As an AI Engineer I’ve found that Chip Huyen’s book, “AI Engineering: Building Applications with Foundation Models,” serves as a comprehensive and practical guide for professionals seeking to design and deploy generative AI applications in production. It feels to me like it provides timeless foundational knowledge for building scalable AI products, rather than focusing on specific tools or fleeting trends. I use this book as the foundational basis in all my teaching falling under the banner of AI Engineering. Buy this book AND read it. It’s quite a slog but if you can survive it you’ll find yourself deeply knowledgeable in the subject by the time you get through it.
The book addresses the emergence of AI engineering as a distinct discipline, driven by two major factors:
- Increased Demand for AI Applications: The powerful capabilities of foundation models (Large Language Models, LLMs, and Large Multimodal Models, LMMs) have led to a vast increase in the types of tasks AI can perform, from writing and coding to image and video production, education, information aggregation, and workflow automation.
- Lowered Entry Barrier: The “model as a service” approach, popularised by major AI labs, allows developers to leverage powerful models via APIs without needing to train them from scratch. Additionally, AI itself can assist in code generation and enable interaction in plain English, making AI application development accessible even to those without a traditional software engineering background.
Core Themes and Content:
- Framework for Adapting Foundation Models: The central purpose is to offer a framework for adapting these pre-trained models to specific real-world applications. This involves understanding how to get models to generate desired outputs, handle contextual information, and perform reliably.
- Key Techniques Covered: The book delves into essential AI engineering techniques such as:
- Prompt Engineering: Crafting effective instructions to guide model behaviour without changing its weights. It covers best practices, system vs. user prompts, and defence against prompt attacks.
- Retrieval-Augmented Generation (RAG): Constructing relevant context for models by retrieving information from external memory sources. This includes discussion of retrieval algorithms (e.g., semantic search with embeddings), chunking, and evaluating RAG solutions.
- Agents: Building intelligent agents that can perceive their environment, plan actions, and use tools to accomplish complex tasks autonomously. This section is noted as more experimental due to the field’s nascent stage.
- Finetuning: Adapting models by updating their weights, typically requiring more resources but offering significant improvements in quality, latency, and cost for specific tasks.
- Data Engineering: Curating, generating, annotating, and processing data for training and adaptation, including insights into synthetic data generation.
- Inference Optimisation: Techniques to make models run faster and cheaper in production, covering model-level and service-level optimisations, and AI accelerators.

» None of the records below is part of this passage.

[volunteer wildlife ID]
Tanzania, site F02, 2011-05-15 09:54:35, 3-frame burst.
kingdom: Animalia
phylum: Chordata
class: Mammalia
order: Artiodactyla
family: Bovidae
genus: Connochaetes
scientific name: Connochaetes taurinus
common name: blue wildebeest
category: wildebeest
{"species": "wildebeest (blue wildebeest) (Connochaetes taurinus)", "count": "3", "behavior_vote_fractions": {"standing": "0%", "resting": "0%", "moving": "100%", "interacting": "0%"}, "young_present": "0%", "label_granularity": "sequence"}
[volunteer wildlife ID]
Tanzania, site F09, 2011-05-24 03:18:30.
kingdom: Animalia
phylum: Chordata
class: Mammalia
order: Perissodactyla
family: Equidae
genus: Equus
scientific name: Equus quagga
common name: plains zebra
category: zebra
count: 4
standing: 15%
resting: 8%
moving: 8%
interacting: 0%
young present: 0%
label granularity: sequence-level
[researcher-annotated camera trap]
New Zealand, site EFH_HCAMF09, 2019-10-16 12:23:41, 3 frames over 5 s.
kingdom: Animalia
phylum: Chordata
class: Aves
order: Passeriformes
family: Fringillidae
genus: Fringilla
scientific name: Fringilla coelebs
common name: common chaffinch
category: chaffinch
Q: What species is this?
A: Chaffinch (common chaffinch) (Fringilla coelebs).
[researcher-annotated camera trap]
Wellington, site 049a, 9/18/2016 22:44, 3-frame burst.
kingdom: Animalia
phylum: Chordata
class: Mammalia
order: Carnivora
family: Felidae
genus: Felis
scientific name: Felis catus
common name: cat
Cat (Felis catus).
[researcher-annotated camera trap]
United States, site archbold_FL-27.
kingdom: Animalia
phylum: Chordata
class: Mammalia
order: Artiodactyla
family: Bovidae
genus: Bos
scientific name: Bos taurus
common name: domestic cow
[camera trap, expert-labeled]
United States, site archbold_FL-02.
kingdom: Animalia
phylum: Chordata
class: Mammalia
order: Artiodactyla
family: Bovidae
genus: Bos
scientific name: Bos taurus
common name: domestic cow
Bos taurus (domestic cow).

- Evaluation as a Central Challenge: The book highlights evaluation as one of the hardest challenges in AI engineering, dedicating two chapters to exploring various methods and building reliable evaluation pipelines. It covers functional correctness, similarity measurements, and the increasingly popular “AI as a judge” approach.
- Understanding Foundation Models: It explains the fundamental design decisions behind foundation models, including training data, model architecture (e.g., transformer), post-training alignment (e.g., Supervised Finetuning, RLHF), and sampling strategies. It also addresses baffling behaviours like hallucinations and inconsistencies, attributing them to the probabilistic nature of AI.
- AI Engineering Workflow: The book follows the typical process of developing an AI application, from initial project scoping to deployment and continuous improvement through user feedback. It introduces an architectural approach that starts simple and progressively adds components like routing, gateways, caches, and agent patterns.
- Distinction from ML Engineering: Huyen clarifies that AI engineering, while building on ML engineering principles, differs in its focus on model adaptation and evaluation rather than model development from scratch. It deals with larger, more compute-intensive, and open-ended models.
Target Audience:
The book is aimed at a technical audience, including AI engineers, ML engineers, data scientists, engineering managers, and technical product managers who want to leverage foundation models to solve real-world problems. It also benefits tool developers, researchers, and job candidates interested in understanding AI capabilities, limitations, and career skills.
What it is Not:
The book is not a tutorial for specific tools and not an ML theory textbook. While it mentions tools and theoretical concepts, its primary focus is on practical implementation and problem-solving frameworks for building successful AI applications.
Overall, “AI Engineering” by Chip Huyen bridges the gap between the rapid advancements in foundation models and their practical application, providing a structured approach to navigate the complex landscape of developing robust and scalable generative AI systems.